The Dick-Schmidt team also worked with a private investigator and ultimately manages to uncover one of Hollywood’s best-kept secrets.

“We really wanted to open peoples’ minds. This system is bad,” Mr Schmidt said. “It’s been in place for a long time and people just accept it at face value. We thought that parents, and educators, and just filmgoers should know what they’re not seeing, and why, and demand an answer from an anonymous, secretive body that’s making these determinations for them.”

Ironically, the film qualifies for and has been submitted for a Academy Award. It has been released as an unrated film; the MPAA gave it an NC-17 when it was submitted, a process that was followed during the filming of This Film.
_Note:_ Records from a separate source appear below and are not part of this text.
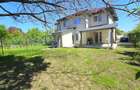 NOU! Casă Corbeanca Laguna Albastră, 4 cam, mob+util | PRIMA INCHIRIERE | COM 0% - 23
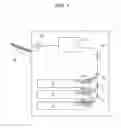 Fig. 02 - Coupling device, sheet conveyance device, and driving force transmitting device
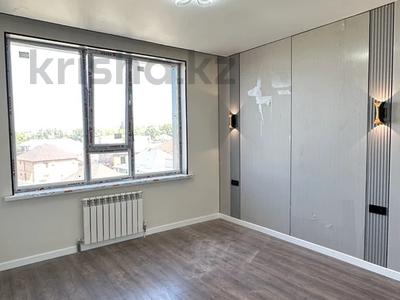 2-бөлмелі пәтер · 41 м² · 3/9 қабат, Райымбек батыра — Наурыз проходит !!!!, бағасы: ~ 32.3 млн ₸ в 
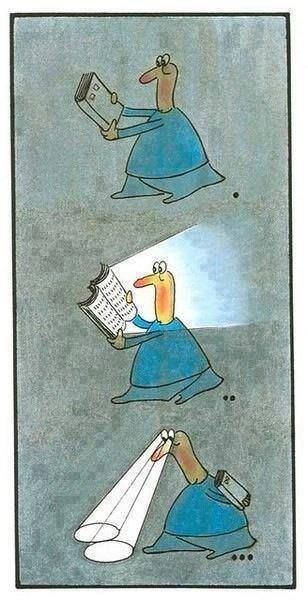morning picdump 51 pics 9.html - 51 HD Photos | Premium Gallery 2014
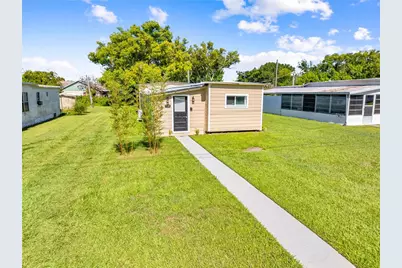 1726 Missouri Avenue, Saint Cloud, FL 34769 - Photo 35
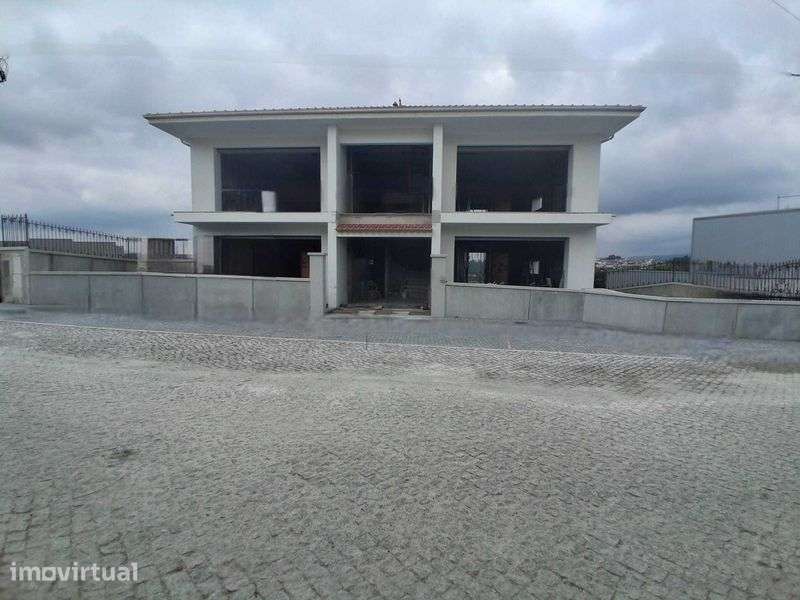 NOVO T2 - Edifício Real - Grande imagem: 4/7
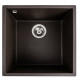 Кухонна мийка Platinum 4040 RUBA (SP000040845)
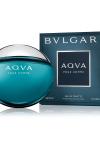 Bvlgari Aqva Edt 100 ml Erkek Parfüm ARC JLT Man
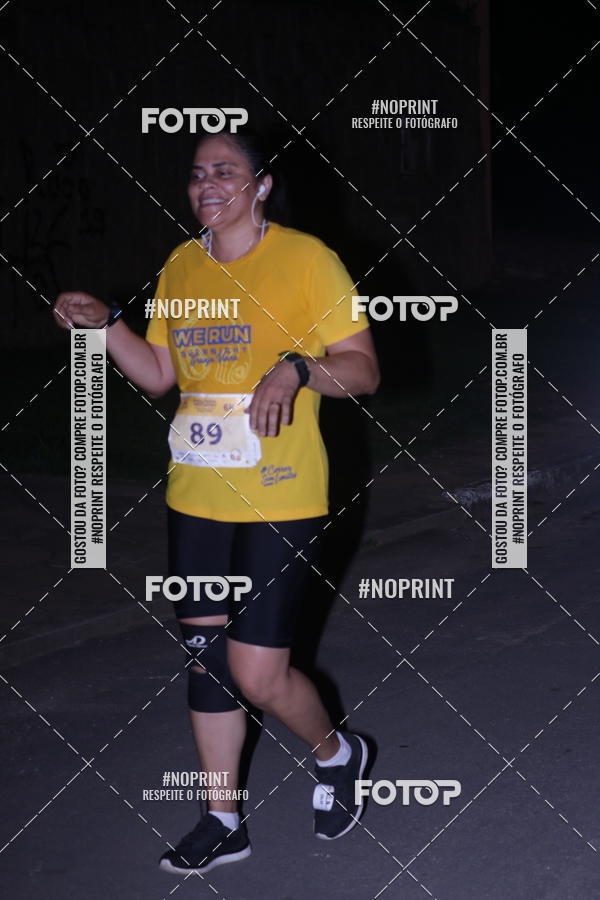 Buy your photos of the eventWe Run Overnight Granja Viana on Fotop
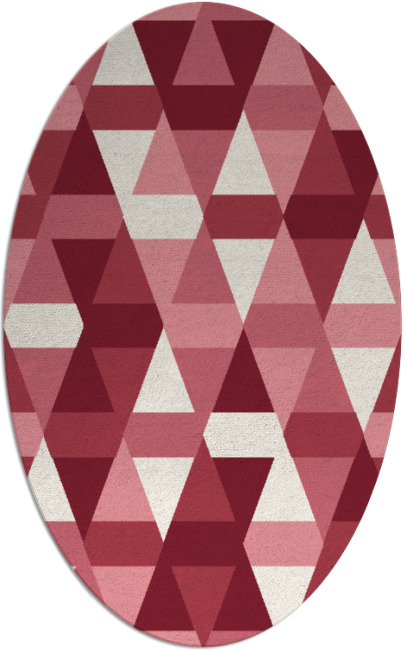 chico rug - item 1156292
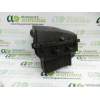 CAJA FILTRO AIRE INDICA 
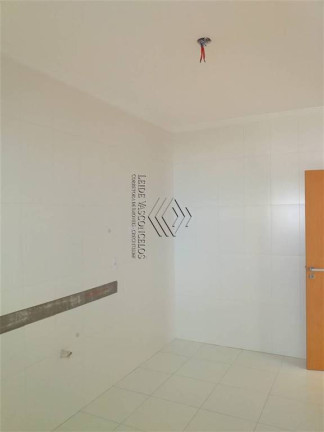 Imagem Cobertura com 4 Quartos à Venda, 200 m² em Ocian - Praia Grande Imagem Cobertura com 4 Quartos à Venda, 200 m² em Ocian - Praia Grande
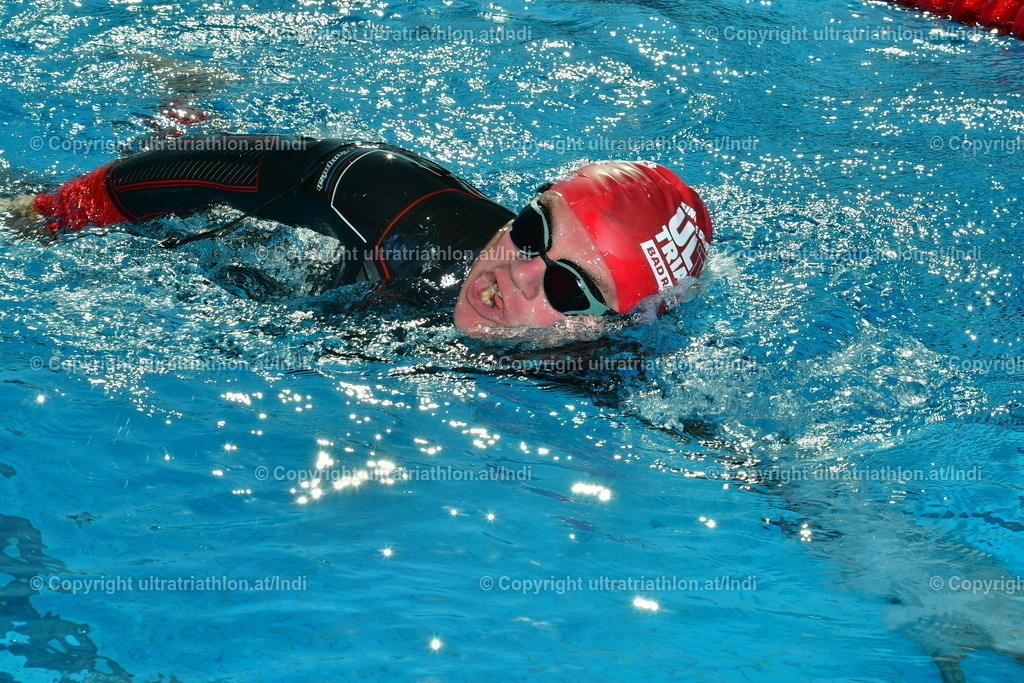 DSC_2740 | ultratriathlon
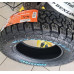 Шини всесезонні 245/70R16 107T Powertrac WildRanger A/T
“It’s been submitted to the Academy, so we’ll see” if they give the film a nod for a nomination. “Does Hollywood want to send a message to Hollywood? That’s what we’re waiting to see,” said Mr Schmidt. “There are factions that want to let the old guard at the industry know that the ratings board needs to be changed.”

Bethel Cinema is at 269 Greenwood Avenue; telephone 778-3100. This Film Is Not Yet Rated will be screened daily until at least Thursday, October 12.

The film’s website (IFC.com/NotYetRated) offers a synopsis of the film, Mr Schmidt’s blog and even a petition calling for the MPAA to restructure – and publicize – its ratings system.